§ Por hacer
Cita literalmente el pasaje de la reseña de la película que empieza con "Taciturno y inexpresivo" y continúa hasta "brillante promesa.".

“En nuestra familia siempre hemos corrido, sobretodo
para escapar de la policía. Es difícil de comprender, sólo sé que hay que
correr sin saber porqué, por el campo y por el bosque. Y ser el ganador no es
el final, aunque la gente anime hasta quedarse sin aliento”. Estas palabras, y algunas más, abren la historia de La soledad del corredor de fondo que tiene
lugar en dos espacios físicamente bien diferenciados que se retroalimentan en
el ánimo del protagonista. Colin Smith (un impertérrito Tom Courtenay) es un
cualquiera ya desde lo común de su apellido, un escuálido joven de un suburbio
de Nottingham que ha ido a parar con sus huesos al correccional en el que
cumple cautiverio por haber robado el dinero de la caja de una panadería.
Taciturno y inexpresivo pero agudo y mordaz cada vez que abre la boca, Colin se
adapta, como a todo en su vida, resignadamente a las rígidas pero amables normas
de su nuevo entorno que se jacta de redireccionar la agresividad de sus jóvenes
presos en competiciones deportivas que crean sensación de comunidad y enaltecen
el orgullo de los que las dirigen… y que pronto adoptan al joven Smith como
brillante promesa.
La otra mitad
espacio-temporal del film, y su verdadera razón de ser, va colándose entre los
numerosos tiempos muertos de los que goza Smith en su encierro: es la que
muestra el entorno de Colin y su forma de vivir antes de ser encerrado,
justificando hasta cierto punto el robo y posterior detención por las fuerzas
del orden metidas todas, desde el primer policía, figura paterna, encargado o
superior, en el saco del autoritarismo asfixiante en el que va dando tumbos la
gris existencia de Colin. Nada sabremos de él excepto lo que le vemos hacer y le
oímos decir. Es un personaje casi simbólico pero sin caer en el estereotipo, exento
de todo tipo de psicologismos que la película nunca explica, más allá de
situarlo en un lugar y una clase social (la obrera o working class inglesa) determinada. Su vida se reduce a vivir bajo
el mismo techo que su madre, tres hermanos pequeños y su padre, primero moribundo
y pronto, después de su muerte, sustituido por uno de los amantes de su
temperamental madre y a soñar con un mundo diferente, uno en el que según sus
palabras los trabajadores tengan el poder y se repartan las riquezas que ellos
mismos engendran. Aunque esas palabras, a decir por sus acciones, no parecen
suficientes para enmarcar la angustia vital que espolea a Colin en sus
numerosas carreras a ninguna parte, robos de coche con el único objetivo de
darse una vuelta sin sacar nada que no sea un buen rato a cambio o el prenderle
fuego a billetes obtenidos gracias al seguro de vida de su difunto padre como
única fuente de luz en la oscura habitación de este. Así, la frustración de
Colin a este lado de la alambrada da alas y sentido a su soterrada rebeldía
entre las cuatro paredes rodeadas de terreno al aire libre del correccional,
lugar en el que el aprovechamiento de los más poderosos respecto a las
aptitudes de los más desfavorecidos se muestra bajo los ropajes inocentes de
una carrera pero de manera mucho más clara que en el duro mundo exterior a esas
cuatro paredes.

Registros de preguntas basadas en escenas
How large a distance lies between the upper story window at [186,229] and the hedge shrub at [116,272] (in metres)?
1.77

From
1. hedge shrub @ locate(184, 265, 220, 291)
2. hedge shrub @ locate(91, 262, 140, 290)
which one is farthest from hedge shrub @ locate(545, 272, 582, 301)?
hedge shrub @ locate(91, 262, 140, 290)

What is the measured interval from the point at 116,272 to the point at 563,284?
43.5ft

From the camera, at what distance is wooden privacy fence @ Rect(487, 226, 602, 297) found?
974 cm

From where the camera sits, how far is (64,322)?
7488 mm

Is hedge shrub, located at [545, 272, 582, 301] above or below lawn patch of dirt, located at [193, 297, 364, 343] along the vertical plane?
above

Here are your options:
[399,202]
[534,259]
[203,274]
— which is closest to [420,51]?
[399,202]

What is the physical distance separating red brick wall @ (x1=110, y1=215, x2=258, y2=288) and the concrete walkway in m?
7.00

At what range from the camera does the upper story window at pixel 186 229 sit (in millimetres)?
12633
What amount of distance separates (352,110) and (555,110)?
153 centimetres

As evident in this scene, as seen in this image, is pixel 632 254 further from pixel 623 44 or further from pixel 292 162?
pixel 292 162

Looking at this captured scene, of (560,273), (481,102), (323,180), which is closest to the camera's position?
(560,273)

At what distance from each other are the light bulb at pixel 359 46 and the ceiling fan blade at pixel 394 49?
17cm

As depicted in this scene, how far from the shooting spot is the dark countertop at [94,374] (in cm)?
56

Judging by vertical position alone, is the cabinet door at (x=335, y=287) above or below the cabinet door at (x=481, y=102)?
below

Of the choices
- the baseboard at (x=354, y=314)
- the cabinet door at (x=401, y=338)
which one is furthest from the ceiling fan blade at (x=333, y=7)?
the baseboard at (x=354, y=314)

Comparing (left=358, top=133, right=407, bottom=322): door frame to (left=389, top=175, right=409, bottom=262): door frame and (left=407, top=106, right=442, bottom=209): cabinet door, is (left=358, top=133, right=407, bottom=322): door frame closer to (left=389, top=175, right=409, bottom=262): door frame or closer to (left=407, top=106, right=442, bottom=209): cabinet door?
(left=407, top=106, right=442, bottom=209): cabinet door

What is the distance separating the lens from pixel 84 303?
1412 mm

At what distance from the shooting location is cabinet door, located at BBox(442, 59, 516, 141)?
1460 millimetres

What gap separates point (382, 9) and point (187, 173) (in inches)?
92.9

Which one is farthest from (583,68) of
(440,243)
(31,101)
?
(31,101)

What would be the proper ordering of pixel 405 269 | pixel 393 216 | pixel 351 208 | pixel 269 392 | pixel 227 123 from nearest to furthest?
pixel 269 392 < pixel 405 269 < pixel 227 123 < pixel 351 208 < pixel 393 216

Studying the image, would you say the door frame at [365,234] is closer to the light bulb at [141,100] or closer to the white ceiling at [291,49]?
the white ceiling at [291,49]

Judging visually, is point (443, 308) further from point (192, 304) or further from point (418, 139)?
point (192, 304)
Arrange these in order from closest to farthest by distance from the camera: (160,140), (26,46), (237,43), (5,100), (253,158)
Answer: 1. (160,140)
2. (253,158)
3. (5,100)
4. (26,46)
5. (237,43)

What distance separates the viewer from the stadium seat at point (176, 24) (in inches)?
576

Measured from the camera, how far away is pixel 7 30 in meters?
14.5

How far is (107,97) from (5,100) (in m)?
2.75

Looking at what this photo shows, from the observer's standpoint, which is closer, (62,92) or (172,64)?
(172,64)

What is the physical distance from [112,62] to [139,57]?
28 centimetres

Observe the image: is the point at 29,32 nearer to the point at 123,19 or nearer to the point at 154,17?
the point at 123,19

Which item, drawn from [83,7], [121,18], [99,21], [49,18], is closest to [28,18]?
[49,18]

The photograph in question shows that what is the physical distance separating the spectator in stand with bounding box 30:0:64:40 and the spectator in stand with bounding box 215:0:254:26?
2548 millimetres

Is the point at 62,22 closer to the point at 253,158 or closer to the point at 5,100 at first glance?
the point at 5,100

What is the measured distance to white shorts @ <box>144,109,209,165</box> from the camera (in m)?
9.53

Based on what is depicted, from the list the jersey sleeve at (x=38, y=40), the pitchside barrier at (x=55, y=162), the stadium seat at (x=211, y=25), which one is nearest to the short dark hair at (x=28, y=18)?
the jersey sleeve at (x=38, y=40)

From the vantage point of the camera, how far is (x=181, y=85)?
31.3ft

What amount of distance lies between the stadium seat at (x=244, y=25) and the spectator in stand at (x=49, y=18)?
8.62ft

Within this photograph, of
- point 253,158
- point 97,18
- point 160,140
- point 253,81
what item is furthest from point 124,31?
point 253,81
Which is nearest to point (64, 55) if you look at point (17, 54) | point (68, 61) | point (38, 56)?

§ Solución
Taciturno y inexpresivo pero agudo y mordaz cada vez que abre la boca, Colin se
adapta, como a todo en su vida, resignadamente a las rígidas pero amables normas
de su nuevo entorno que se jacta de redireccionar la agresividad de sus jóvenes
presos en competiciones deportivas que crean sensación de comunidad y enaltecen
el orgullo de los que las dirigen… y que pronto adoptan al joven Smith como
brillante promesa.